Task: Gather every line from the entries below that contains the word "raised". Case counts, so match capital and lowercase letters as given.

Provided records:
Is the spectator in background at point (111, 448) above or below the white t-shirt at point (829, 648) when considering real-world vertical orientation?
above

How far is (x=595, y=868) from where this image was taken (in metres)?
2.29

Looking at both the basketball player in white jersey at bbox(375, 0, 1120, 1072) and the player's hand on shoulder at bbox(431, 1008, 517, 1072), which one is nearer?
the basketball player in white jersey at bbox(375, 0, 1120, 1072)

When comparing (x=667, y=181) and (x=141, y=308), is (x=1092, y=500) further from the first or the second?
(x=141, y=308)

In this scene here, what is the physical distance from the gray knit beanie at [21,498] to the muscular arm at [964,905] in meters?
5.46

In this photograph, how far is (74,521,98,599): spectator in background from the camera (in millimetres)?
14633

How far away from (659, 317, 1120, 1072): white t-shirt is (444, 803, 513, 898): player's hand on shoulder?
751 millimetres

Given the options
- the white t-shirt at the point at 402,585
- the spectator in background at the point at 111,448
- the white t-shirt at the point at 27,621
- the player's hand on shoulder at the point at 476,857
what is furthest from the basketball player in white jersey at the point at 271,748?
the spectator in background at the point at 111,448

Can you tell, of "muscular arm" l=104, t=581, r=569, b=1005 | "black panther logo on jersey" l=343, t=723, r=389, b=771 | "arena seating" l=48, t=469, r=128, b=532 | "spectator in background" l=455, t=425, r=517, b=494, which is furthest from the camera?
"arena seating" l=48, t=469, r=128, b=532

--

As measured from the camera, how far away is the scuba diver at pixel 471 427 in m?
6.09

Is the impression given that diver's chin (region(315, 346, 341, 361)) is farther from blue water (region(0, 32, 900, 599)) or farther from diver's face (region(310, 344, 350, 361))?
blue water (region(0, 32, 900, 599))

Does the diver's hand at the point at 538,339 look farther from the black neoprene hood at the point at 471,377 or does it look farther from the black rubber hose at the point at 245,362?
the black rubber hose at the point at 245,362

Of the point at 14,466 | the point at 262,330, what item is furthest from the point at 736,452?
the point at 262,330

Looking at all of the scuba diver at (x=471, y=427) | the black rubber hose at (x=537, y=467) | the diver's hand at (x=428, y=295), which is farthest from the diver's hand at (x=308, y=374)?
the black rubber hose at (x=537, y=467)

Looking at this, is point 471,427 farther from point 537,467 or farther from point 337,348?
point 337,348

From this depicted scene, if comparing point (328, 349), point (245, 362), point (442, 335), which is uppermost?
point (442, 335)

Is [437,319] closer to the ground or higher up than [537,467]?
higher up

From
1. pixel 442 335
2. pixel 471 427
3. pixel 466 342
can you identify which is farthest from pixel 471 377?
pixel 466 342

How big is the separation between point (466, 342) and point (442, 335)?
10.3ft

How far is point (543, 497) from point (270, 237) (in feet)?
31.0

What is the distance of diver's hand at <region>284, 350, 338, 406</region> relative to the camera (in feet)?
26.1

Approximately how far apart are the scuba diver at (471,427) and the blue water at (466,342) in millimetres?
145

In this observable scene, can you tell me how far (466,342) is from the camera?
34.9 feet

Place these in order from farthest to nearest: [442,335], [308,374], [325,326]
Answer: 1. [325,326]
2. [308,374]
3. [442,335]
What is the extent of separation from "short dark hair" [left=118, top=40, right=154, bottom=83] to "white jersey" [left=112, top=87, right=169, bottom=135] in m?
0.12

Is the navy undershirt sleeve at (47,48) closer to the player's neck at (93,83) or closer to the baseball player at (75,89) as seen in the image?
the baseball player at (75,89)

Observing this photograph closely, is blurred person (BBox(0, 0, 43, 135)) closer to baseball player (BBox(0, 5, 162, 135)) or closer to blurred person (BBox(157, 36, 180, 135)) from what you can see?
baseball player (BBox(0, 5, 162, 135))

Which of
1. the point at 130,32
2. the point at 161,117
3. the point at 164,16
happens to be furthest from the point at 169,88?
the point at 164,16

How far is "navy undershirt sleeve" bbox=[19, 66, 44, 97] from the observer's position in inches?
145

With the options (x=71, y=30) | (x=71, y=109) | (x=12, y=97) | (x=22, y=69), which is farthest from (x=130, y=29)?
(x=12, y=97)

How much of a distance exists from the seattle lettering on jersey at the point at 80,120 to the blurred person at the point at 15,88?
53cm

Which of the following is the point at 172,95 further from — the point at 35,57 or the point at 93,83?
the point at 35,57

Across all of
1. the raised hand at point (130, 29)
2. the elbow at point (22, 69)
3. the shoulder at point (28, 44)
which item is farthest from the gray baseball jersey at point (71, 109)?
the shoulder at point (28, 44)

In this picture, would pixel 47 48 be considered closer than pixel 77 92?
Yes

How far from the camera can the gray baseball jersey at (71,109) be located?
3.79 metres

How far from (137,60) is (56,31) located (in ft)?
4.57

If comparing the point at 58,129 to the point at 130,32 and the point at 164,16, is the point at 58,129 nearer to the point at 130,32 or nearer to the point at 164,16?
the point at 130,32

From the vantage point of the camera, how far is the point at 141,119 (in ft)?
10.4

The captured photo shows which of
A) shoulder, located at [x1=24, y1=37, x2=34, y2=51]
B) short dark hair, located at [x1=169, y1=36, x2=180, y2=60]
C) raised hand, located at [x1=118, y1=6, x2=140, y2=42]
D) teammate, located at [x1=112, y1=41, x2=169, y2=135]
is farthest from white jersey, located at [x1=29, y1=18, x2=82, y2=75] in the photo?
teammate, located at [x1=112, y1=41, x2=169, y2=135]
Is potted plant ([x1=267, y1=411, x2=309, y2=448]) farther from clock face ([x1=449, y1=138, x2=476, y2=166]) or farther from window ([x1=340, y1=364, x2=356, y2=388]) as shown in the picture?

...

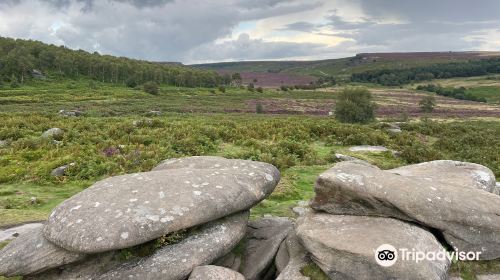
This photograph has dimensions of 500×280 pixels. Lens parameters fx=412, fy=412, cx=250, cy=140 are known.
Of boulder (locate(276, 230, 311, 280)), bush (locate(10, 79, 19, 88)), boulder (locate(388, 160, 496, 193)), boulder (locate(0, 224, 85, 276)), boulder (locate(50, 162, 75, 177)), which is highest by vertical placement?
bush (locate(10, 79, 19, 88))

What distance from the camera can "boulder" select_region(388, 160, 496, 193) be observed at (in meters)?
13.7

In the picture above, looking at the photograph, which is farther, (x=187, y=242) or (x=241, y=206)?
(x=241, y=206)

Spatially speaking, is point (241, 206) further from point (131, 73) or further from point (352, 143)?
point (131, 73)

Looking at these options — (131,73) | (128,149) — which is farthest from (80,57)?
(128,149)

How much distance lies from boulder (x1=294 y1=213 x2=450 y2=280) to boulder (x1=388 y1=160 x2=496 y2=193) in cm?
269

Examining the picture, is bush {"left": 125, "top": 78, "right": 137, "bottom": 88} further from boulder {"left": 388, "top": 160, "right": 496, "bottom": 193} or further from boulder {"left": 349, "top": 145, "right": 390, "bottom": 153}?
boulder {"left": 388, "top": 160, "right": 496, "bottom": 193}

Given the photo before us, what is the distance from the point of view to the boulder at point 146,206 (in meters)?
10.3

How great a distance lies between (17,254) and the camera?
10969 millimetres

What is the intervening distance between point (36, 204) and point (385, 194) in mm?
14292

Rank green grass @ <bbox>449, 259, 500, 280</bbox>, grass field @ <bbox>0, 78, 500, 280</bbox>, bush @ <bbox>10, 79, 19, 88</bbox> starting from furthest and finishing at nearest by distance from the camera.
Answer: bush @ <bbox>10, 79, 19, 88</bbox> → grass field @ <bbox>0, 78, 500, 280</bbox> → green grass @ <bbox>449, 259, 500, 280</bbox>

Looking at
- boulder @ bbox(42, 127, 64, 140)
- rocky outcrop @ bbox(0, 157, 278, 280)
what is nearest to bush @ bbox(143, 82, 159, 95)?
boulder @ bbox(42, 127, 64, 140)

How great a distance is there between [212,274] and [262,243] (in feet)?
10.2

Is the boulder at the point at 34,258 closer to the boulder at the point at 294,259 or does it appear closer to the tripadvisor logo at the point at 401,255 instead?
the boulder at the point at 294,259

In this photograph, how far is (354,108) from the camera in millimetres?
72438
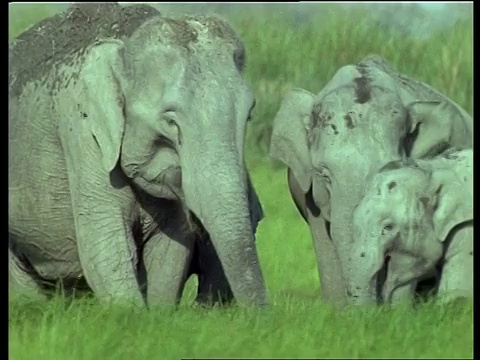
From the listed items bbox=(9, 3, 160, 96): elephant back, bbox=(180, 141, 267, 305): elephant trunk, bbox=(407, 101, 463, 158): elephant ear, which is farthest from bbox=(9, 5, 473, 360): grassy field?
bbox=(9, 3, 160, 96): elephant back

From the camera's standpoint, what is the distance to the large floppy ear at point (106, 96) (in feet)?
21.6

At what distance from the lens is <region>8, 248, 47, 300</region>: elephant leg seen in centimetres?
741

Result of the exercise:
1. the raised hand at point (130, 29)
C) raised hand, located at [x1=118, y1=6, x2=140, y2=42]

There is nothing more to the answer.